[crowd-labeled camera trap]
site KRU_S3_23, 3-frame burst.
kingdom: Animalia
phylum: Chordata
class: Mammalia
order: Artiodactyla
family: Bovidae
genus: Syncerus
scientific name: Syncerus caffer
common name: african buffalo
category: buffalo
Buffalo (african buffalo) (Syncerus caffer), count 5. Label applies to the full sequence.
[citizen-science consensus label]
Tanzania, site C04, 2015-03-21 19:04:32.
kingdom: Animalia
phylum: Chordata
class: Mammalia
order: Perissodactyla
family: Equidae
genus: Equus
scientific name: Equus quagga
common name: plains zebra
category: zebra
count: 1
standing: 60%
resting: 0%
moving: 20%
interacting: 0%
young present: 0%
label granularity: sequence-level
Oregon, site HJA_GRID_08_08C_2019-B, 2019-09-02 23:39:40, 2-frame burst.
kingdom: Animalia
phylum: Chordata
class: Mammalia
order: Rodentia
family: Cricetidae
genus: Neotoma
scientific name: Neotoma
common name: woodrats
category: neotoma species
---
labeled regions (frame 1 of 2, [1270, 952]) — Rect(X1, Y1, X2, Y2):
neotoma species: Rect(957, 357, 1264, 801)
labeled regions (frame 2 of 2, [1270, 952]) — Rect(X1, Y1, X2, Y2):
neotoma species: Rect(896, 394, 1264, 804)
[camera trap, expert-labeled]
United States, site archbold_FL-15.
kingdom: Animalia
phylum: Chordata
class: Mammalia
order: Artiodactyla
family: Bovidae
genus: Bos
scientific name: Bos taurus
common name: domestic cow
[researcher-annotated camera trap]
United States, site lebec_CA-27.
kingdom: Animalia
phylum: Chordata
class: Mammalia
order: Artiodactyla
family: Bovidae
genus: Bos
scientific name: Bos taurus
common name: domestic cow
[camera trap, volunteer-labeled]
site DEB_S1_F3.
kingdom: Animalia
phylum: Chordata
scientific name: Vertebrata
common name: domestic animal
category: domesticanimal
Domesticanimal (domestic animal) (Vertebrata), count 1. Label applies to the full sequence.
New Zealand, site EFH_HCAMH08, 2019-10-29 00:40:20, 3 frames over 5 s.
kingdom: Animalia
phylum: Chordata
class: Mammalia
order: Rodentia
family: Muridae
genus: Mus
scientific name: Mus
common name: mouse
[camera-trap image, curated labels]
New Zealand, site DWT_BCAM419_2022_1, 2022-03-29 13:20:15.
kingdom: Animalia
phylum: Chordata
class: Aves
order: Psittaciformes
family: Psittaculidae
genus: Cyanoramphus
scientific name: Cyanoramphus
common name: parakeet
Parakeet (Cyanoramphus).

────────────────────────────────────────

Word for word, restate the lines of the listing above starting at the line with "genus: Syncerus" and ending at the line with "common name: mouse", and nothing outside them.

genus: Syncerus
scientific name: Syncerus caffer
common name: african buffalo
category: buffalo
Buffalo (african buffalo) (Syncerus caffer), count 5. Label applies to the full sequence.
[citizen-science consensus label]
Tanzania, site C04, 2015-03-21 19:04:32.
kingdom: Animalia
phylum: Chordata
class: Mammalia
order: Perissodactyla
family: Equidae
genus: Equus
scientific name: Equus quagga
common name: plains zebra
category: zebra
count: 1
standing: 60%
resting: 0%
moving: 20%
interacting: 0%
young present: 0%
label granularity: sequence-level
Oregon, site HJA_GRID_08_08C_2019-B, 2019-09-02 23:39:40, 2-frame burst.
kingdom: Animalia
phylum: Chordata
class: Mammalia
order: Rodentia
family: Cricetidae
genus: Neotoma
scientific name: Neotoma
common name: woodrats
category: neotoma species
---
labeled regions (frame 1 of 2, [1270, 952]) — Rect(X1, Y1, X2, Y2):
neotoma species: Rect(957, 357, 1264, 801)
labeled regions (frame 2 of 2, [1270, 952]) — Rect(X1, Y1, X2, Y2):
neotoma species: Rect(896, 394, 1264, 804)
[camera trap, expert-labeled]
United States, site archbold_FL-15.
kingdom: Animalia
phylum: Chordata
class: Mammalia
order: Artiodactyla
family: Bovidae
genus: Bos
scientific name: Bos taurus
common name: domestic cow
[researcher-annotated camera trap]
United States, site lebec_CA-27.
kingdom: Animalia
phylum: Chordata
class: Mammalia
order: Artiodactyla
family: Bovidae
genus: Bos
scientific name: Bos taurus
common name: domestic cow
[camera trap, volunteer-labeled]
site DEB_S1_F3.
kingdom: Animalia
phylum: Chordata
scientific name: Vertebrata
common name: domestic animal
category: domesticanimal
Domesticanimal (domestic animal) (Vertebrata), count 1. Label applies to the full sequence.
New Zealand, site EFH_HCAMH08, 2019-10-29 00:40:20, 3 frames over 5 s.
kingdom: Animalia
phylum: Chordata
class: Mammalia
order: Rodentia
family: Muridae
genus: Mus
scientific name: Mus
common name: mouse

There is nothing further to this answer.